Furthermore, the presence of Cassie’s Monster also highlights another important point: individuals struggling with mental health can be heroes in their own right. Often, mental illness is portrayed as something that a protagonist must overcome in order to achieve their full potential. In Monster, however, Cassie and Addie both help others while in the presence of their own Monsters. We’ve already discussed Cassie’s moment of heroism, but I’d like to dive deeper into Addie’s, which takes place after she sees a girl being bullied by a group of other children:
“I walked toward the girl, holding out my hand and clearing my throat. She startled, but grabbed my outstretched hand. I hauled her up to her feet. ‘Thank you.’ She sniffled. I searched my purse and handed her a Kleenex.

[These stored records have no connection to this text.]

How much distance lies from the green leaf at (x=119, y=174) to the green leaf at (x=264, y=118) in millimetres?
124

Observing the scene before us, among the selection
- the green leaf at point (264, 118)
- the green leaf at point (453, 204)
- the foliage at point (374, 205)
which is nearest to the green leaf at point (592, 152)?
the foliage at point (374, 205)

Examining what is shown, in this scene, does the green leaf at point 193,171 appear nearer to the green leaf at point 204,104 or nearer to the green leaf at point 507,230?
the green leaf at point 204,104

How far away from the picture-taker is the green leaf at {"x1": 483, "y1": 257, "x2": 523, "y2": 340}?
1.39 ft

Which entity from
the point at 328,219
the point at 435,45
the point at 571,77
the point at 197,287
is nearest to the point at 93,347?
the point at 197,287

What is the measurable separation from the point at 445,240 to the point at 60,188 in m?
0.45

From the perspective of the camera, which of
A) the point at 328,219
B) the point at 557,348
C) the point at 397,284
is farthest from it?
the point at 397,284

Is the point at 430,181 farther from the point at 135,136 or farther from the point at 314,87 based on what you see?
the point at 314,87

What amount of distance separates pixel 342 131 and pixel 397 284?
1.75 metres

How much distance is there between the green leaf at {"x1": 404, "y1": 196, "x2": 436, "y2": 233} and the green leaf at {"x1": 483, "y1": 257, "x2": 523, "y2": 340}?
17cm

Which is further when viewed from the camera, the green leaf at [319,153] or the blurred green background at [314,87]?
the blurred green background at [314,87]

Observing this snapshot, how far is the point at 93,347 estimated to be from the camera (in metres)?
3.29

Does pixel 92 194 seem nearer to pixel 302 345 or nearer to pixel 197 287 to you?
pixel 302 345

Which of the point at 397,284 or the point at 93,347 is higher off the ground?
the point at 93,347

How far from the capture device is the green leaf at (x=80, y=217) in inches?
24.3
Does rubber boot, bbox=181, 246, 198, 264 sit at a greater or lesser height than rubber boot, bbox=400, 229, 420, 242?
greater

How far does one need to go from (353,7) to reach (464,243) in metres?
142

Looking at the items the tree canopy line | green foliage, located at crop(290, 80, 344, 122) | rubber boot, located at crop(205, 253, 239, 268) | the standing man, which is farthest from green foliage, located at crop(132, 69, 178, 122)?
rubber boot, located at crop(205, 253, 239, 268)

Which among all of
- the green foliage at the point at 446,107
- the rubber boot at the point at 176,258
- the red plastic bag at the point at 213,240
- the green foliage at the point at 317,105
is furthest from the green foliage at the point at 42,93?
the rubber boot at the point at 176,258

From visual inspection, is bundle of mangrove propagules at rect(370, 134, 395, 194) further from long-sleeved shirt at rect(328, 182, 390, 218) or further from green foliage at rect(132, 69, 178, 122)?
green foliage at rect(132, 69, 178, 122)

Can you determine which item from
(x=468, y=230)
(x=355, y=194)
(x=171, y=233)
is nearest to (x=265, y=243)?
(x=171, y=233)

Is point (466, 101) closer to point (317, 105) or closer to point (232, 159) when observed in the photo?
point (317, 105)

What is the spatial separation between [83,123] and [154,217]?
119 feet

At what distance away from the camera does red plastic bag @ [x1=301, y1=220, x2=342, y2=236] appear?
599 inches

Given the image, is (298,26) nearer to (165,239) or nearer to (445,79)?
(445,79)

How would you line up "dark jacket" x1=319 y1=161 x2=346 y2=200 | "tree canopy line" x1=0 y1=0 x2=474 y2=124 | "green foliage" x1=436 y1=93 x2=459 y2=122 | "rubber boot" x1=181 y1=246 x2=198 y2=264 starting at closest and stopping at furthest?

‘This happen a lot?’ I asked, pretending I did not know the truth. For this, I could be ignorant.
She nodded. ‘Th-they don’t understand…’ She paused, listening to her Monster whisper and squeak. ‘I… I’m a bad person.’
I shook my head, kneeling down to look her in the eyes. I believed that was what you did with children. Kneel so they are not intimidated. Kneel so they view you as an equal. Kneel to let them know you are serious yet caring. ‘You’re not a bad person. Your Monster’s just a liar.’”
By this point in the story, Addie has already had an extremely difficult day; she has witnessed a Monster attack, suffered discrimination in her workplace, and been forced to rearrange her Monster to hide its continual growth. Yet despite all this, she goes out of her way to show compassion and kindness to a child who is struggling with her own Monster. Although Addie does not necessarily consider herself to be a hero, this action makes her one, both in the girl’s eyes and in my own.
The lesson at play here—that individuals with mental health difficulties can be heroes—is especially powerful in the context of Monster’s ending, because even after Addie’s Monster has been defeated, it does not go away. Rather, Addie and Cassie spend “the rest of the night in each other’s arms, [their] Monsters wound together.” Therefore, this ending presents us with a fact of life: love is not powerful enough to eliminate mental illness. At the same time, it acknowledges that Monsters are easier to soothe when we share our troubles with the people we love.
At this particular point in time, many of us are dealing with Monsters of our own. We’re depressed, anxious, overtaxed, and exhausted; we’ve lost jobs, houses, and even people we love. Yet, as Monster reminds us, we do not have to carry these burdens alone. Furthermore, despite our Monsters, we can still be heroes through the acts of kindness we provide, whether they be big or small. So, over the course of this week, I urge you to reach out to the people you care about. Share your Monster with them, and if/when you are feeling strong enough, help them soothe their Monsters in return. Above all, know that no matter what you are going through or what your Monster whispers in your ear, you are brave, you are loved, and you are enough.